* **Data to examine**
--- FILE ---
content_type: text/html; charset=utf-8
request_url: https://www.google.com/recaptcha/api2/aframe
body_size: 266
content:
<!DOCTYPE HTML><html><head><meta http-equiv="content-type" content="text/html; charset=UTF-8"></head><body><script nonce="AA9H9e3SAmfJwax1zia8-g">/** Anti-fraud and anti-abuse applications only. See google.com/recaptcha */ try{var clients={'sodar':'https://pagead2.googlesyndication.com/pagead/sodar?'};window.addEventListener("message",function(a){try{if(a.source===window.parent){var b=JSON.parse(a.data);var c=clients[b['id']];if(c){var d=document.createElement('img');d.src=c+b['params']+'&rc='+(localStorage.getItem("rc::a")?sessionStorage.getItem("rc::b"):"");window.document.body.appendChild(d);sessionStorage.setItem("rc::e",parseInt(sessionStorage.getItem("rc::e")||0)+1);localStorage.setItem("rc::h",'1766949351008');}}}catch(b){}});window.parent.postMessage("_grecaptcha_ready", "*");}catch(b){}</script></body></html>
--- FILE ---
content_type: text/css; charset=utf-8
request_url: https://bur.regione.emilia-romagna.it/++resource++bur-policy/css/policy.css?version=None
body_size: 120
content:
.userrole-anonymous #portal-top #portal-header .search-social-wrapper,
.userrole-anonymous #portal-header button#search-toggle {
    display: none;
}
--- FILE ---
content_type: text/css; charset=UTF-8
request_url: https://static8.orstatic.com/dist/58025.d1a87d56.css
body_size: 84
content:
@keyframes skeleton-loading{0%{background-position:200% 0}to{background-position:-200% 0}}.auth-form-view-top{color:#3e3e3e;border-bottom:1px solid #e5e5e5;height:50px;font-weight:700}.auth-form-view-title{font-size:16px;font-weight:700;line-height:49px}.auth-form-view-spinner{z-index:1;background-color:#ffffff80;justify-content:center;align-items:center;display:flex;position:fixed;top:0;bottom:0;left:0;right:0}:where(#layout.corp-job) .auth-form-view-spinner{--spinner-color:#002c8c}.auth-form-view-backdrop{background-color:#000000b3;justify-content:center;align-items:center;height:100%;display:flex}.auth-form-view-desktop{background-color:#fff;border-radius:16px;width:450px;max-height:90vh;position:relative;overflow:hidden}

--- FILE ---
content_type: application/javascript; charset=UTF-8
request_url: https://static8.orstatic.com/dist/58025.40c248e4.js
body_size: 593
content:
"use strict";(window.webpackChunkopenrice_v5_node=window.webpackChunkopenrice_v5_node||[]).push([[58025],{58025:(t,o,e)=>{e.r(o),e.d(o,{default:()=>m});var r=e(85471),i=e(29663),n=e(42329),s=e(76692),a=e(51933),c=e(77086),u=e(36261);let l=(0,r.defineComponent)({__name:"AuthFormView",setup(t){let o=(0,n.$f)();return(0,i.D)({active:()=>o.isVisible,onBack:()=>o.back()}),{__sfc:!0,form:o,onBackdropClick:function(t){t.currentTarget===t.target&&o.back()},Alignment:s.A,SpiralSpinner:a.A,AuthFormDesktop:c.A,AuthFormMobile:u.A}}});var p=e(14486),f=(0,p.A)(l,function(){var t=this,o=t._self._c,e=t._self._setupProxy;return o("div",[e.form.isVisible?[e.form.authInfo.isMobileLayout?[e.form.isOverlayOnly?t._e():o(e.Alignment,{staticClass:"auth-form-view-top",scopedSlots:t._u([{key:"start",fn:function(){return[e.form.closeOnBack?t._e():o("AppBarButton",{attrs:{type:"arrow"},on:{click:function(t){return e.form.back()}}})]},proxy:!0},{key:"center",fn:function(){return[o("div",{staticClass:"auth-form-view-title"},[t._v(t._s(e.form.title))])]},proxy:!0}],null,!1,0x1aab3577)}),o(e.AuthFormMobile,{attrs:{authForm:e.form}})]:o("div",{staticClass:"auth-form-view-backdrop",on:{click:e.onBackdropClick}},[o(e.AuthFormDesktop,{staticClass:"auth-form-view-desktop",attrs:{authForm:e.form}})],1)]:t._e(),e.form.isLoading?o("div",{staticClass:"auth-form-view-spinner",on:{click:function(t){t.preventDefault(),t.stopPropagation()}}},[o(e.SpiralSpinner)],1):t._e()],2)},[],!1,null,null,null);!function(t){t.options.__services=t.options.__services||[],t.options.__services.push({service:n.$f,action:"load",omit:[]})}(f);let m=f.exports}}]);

* **Instructions to follow**
Show a copy of each line from the records above in which the string "anonymous" occurs.

* **Output**
.userrole-anonymous #portal-top #portal-header .search-social-wrapper,
.userrole-anonymous #portal-header button#search-toggle {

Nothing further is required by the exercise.